> DATA FOR THIS TASK:
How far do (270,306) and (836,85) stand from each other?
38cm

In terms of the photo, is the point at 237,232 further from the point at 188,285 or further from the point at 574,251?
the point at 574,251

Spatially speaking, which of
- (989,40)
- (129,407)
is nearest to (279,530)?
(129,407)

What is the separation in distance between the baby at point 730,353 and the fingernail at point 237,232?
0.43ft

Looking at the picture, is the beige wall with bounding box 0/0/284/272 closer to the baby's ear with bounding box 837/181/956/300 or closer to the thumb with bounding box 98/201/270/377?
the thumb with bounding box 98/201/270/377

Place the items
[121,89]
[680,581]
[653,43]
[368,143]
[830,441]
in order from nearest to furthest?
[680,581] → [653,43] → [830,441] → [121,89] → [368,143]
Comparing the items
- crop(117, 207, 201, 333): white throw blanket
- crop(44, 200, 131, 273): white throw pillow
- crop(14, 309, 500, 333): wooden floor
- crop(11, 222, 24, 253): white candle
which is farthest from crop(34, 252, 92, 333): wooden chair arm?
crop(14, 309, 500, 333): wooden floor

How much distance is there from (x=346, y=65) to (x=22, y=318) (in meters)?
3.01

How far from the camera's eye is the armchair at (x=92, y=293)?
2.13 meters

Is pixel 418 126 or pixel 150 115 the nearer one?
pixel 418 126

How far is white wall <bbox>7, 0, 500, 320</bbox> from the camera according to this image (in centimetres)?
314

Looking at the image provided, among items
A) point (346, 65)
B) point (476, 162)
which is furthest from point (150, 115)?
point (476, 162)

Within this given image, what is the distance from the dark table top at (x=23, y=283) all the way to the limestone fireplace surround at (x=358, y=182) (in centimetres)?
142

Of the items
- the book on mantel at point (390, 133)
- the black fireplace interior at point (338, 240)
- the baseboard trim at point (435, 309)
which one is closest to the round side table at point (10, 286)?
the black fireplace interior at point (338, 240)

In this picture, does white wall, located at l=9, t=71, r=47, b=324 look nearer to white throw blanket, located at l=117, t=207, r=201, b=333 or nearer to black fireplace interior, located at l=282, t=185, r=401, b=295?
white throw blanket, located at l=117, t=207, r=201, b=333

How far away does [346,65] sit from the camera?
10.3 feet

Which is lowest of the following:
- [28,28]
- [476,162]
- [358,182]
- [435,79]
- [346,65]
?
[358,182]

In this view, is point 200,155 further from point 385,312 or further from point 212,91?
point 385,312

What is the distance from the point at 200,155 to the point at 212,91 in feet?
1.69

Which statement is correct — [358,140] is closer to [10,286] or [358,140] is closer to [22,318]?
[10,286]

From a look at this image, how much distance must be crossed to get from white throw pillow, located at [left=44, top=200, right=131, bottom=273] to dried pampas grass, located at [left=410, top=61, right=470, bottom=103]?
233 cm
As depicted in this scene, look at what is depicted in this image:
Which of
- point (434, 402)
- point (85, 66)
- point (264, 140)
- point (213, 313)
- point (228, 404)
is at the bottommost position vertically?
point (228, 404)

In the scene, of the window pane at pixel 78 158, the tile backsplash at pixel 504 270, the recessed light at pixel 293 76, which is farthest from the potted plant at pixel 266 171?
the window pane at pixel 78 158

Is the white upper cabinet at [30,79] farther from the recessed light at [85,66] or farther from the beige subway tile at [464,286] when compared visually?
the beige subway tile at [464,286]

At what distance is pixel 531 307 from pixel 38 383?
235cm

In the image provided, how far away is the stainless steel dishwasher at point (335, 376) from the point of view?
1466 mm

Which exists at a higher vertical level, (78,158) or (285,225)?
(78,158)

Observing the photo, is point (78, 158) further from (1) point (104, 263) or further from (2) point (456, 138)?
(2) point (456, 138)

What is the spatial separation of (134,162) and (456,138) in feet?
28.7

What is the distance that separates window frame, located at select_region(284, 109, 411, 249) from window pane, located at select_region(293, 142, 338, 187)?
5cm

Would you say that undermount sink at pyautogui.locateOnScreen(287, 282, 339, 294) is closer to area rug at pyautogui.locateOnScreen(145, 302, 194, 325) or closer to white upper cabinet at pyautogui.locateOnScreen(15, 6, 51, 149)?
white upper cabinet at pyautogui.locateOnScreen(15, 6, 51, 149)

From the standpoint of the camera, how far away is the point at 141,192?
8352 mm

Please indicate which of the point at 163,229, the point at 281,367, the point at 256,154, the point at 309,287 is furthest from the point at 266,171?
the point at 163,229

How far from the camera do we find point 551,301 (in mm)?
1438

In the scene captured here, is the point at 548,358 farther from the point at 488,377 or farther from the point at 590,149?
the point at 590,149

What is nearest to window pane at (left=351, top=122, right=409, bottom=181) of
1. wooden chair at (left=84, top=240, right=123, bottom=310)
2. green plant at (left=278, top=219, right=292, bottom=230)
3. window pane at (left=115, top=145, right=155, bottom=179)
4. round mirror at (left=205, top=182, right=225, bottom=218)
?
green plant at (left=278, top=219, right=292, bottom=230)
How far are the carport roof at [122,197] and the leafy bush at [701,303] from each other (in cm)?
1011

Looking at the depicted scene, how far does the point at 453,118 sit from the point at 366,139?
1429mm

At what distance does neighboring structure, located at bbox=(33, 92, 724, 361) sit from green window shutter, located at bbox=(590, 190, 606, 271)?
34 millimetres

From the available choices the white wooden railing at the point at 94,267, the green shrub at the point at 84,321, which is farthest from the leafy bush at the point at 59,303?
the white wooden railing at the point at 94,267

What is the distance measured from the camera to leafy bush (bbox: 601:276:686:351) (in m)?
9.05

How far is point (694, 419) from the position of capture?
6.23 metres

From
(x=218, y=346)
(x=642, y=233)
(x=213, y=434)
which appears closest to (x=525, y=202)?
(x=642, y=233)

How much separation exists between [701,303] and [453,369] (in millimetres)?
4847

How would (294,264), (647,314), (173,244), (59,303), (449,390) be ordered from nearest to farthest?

> TASK:
Exactly as written, give again every line from the one containing "At what distance does" through the last line of the material above, and no other lines.

> WORKED SOLUTION:
At what distance does neighboring structure, located at bbox=(33, 92, 724, 361) sit from green window shutter, located at bbox=(590, 190, 606, 271)?
34 millimetres

From the available choices the white wooden railing at the point at 94,267, the green shrub at the point at 84,321, which is farthest from the leafy bush at the point at 59,303?
the white wooden railing at the point at 94,267

What is the distance measured from the camera to leafy bush (bbox: 601:276:686:351) (in m)?
9.05

How far is point (694, 419) from the position of capture?
6.23 metres

From
(x=218, y=346)
(x=642, y=233)
(x=213, y=434)
which appears closest to (x=525, y=202)?
(x=642, y=233)

How much separation exists between [701,303] and [453,369] (in millimetres)?
4847

How would (294,264), (647,314), (173,244), (59,303), (449,390) be ordered from nearest to farthest?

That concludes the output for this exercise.